_LISTA DE TAREFAS_
**1)** Traduza para o inglês esta frase do trecho do documento: "Tento ir a lugares onde não tem paparazzo, é uma opção minha."
**2)** Responda com base no trecho do documento:
(a) Onde o ator se refugiava quando pequeno?
(b) Em que situação muda a aparência solar dele?
(c) O que ele faz quando sabe que vai dar uma entrevista?

_TRECHO DO DOCUMENTO_
Cercado de elogios por todos os lados, ele é o primeiro a ressaltar o óbvio.
“Não tem só mauzinho e bonzinho. Eu também me irrito”.
A aparência solar, de sorriso farto, muda quando ele se vê diante de questões pessoais mais íntimas. Aí sua expressão se torna sisuda e o tom grisalho do cabelo acaba por torná-lo, por um momento, completamente cinzento. Mas isso não é uma constante. A natureza discreta do ator, no entanto, tem raízes na infância. Quando pequeno, ele se refugiava numa goiabeira, terras da avó materna. Adulto e invariavelmente famoso, seguido pelos holofotes, busca se reservar ao máximo.
"Tento ir a lugares onde não tem paparazzo, é uma opção minha. Sou mais feliz assim. Ao mesmo tempo, não sou neurótico com isso. Tem gente que gosta de expor tudo e fazer da própria vida uma novela para as pessoas acompanharem. Eu não curto. Tem vezes que eu sei que vou dar uma entrevista, e eu me preparo. Quando não tem, eu meio que fujo".

_DADOS_
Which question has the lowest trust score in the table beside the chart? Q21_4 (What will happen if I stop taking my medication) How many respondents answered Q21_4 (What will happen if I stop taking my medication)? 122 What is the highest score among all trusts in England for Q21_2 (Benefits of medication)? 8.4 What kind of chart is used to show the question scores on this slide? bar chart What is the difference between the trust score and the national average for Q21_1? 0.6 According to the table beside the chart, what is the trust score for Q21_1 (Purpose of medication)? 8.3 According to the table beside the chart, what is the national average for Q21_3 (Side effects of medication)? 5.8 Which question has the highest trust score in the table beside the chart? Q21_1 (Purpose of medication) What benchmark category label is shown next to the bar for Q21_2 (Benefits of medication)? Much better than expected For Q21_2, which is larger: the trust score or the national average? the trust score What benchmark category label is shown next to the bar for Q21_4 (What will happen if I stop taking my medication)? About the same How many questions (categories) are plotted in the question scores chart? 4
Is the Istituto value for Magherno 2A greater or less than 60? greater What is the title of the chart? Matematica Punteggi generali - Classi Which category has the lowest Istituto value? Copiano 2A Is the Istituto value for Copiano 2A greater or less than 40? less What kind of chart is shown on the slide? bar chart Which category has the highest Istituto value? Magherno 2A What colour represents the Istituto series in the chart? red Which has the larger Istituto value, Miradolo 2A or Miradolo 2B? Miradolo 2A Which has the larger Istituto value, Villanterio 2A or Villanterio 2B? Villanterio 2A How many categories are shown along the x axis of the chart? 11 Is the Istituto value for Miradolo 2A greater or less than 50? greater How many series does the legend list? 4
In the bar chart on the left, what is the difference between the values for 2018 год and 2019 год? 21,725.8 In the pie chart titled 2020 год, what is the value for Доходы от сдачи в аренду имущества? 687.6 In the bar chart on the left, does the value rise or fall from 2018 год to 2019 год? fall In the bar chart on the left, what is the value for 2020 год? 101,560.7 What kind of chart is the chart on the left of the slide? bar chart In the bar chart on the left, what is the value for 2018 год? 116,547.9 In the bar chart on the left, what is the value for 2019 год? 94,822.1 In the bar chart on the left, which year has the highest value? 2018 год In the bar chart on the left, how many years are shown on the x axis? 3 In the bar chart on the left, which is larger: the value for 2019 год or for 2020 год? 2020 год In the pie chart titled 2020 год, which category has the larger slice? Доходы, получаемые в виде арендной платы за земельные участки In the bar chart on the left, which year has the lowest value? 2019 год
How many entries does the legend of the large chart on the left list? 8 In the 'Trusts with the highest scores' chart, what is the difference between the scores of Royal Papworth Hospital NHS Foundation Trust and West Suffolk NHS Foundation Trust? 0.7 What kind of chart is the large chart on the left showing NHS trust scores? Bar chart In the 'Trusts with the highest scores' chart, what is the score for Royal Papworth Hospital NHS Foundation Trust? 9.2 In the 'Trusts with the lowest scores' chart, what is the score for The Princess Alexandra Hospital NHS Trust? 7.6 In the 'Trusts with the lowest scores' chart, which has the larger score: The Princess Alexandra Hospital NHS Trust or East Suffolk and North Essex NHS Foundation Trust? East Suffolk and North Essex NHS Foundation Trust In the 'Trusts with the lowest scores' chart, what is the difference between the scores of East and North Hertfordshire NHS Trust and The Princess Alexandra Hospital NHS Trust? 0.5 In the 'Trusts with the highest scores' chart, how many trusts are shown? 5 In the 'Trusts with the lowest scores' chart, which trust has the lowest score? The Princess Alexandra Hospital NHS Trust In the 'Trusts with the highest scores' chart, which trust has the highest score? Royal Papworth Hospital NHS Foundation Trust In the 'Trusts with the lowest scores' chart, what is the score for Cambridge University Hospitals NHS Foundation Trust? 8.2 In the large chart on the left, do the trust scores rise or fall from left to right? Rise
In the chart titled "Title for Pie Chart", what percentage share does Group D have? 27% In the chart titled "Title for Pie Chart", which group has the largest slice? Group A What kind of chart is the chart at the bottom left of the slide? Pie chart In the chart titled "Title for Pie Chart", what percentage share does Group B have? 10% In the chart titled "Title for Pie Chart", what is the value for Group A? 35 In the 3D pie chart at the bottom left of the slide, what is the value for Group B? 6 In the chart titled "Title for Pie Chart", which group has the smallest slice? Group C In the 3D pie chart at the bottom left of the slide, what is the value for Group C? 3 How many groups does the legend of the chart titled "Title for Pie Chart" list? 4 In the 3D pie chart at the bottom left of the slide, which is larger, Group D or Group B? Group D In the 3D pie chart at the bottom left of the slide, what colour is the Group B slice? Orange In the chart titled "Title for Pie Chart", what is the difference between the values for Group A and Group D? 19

_RESPOSTAS_
**1)** I try to go to places where there are no paparazzi; it's my choice.

**2)**
(a) Numa goiabeira, nas terras da avó materna.
(b) Quando ele se vê diante de questões pessoais mais íntimas.
(c) Ele se prepara.